Combinatorial stochastic semi-bandits appear naturally in many contexts where the exploration/exploitation dilemma arises, such as web content optimization (recommendation/online advertising) or shortest path routing methods. This problem is formulated as follows: an agent sequentially optimizes an unknown and noisy objective function, defined on a power set mathcal{P}([n]). For each set A tried out, the agent suffers a loss equal to the expected deviation from the optimal solution while obtaining observations to reduce its uncertainty on the coordinates from A. Our objective is to study the efficiency of policies for this problem, focusing in particular on the following two aspects: statistical efficiency, where the criterion considered is the regret suffered by the policy (the cumulative loss) that measures learning performance; and computational efficiency.
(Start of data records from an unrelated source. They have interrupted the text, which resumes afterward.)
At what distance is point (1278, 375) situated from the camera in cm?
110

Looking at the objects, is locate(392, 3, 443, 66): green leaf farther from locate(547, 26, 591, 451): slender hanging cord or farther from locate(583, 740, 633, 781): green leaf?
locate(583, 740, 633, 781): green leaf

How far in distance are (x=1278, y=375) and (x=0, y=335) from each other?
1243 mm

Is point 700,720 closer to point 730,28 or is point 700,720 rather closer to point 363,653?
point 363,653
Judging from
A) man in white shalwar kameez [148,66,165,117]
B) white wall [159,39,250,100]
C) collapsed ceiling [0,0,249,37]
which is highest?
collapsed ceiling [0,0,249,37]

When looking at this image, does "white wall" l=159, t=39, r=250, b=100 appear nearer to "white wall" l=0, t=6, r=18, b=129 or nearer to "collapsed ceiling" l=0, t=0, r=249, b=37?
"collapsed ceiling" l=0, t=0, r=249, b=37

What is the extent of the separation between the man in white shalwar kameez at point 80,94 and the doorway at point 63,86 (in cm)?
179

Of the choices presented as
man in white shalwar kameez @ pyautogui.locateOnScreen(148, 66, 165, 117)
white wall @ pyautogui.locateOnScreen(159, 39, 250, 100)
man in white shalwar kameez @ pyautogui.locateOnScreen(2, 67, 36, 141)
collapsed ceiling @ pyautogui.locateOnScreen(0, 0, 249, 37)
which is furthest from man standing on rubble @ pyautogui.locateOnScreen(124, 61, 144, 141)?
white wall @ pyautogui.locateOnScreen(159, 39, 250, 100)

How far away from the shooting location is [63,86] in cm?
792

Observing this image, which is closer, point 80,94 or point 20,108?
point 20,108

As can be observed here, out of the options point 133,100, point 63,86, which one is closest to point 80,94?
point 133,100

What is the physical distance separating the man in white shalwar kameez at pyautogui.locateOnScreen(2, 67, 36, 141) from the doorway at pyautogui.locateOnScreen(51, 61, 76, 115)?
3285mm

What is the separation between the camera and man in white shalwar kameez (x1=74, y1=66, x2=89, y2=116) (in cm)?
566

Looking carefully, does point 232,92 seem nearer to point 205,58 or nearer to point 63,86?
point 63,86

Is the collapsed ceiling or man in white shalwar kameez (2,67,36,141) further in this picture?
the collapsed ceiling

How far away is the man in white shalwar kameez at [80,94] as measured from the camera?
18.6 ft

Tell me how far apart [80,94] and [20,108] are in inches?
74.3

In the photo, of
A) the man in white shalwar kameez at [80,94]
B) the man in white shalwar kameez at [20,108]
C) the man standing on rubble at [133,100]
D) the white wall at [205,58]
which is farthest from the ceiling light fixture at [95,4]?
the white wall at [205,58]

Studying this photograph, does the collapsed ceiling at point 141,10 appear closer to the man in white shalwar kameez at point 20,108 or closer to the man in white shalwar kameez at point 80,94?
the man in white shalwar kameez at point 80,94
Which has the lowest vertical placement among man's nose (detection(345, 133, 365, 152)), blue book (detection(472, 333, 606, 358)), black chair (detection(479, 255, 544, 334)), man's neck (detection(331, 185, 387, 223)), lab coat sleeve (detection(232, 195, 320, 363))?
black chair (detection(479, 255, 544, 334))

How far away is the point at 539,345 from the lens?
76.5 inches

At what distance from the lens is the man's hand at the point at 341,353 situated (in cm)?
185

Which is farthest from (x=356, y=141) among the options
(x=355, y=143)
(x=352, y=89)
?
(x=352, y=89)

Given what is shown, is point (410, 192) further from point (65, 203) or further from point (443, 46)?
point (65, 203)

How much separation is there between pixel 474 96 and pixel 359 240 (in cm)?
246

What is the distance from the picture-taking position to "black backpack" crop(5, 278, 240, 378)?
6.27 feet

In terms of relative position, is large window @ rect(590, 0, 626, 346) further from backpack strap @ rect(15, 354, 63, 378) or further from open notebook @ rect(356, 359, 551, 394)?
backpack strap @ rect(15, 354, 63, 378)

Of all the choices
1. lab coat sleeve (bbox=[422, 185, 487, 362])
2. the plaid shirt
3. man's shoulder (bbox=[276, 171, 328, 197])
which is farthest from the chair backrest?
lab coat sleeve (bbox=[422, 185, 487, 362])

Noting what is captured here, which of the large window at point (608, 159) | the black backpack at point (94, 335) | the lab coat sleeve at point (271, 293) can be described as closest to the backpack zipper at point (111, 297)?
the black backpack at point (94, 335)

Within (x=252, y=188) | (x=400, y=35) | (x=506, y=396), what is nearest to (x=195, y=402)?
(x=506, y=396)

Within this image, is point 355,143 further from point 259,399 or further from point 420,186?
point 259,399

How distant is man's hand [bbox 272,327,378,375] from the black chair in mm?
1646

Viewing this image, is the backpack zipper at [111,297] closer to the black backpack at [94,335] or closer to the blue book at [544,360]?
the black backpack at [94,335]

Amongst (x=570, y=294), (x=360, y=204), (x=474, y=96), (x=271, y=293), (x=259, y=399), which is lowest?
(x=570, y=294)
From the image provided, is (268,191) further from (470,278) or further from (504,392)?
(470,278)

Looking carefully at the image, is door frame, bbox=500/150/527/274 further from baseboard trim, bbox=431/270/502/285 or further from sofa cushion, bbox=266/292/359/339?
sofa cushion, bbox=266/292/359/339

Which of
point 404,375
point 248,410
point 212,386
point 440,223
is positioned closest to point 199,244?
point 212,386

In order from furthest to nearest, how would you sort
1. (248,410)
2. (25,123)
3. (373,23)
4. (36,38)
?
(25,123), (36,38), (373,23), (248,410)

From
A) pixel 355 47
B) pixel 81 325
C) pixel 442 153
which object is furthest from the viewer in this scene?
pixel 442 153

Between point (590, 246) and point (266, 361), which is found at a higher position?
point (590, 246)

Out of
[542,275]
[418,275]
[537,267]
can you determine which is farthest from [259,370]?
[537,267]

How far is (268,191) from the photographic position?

It is sometimes difficult to combine these two aspects in a single policy. In this thesis, we propose different directions for improving statistical efficiency, while trying to maintain the computational efficiency of policies.In particular, we have improved optimistic methods by developing approximation algorithms and refining the confidence regions used. We also explored an alternative to the optimistic methods, namely randomized methods, and found them to be a serious candidate for combining the two types of efficiency.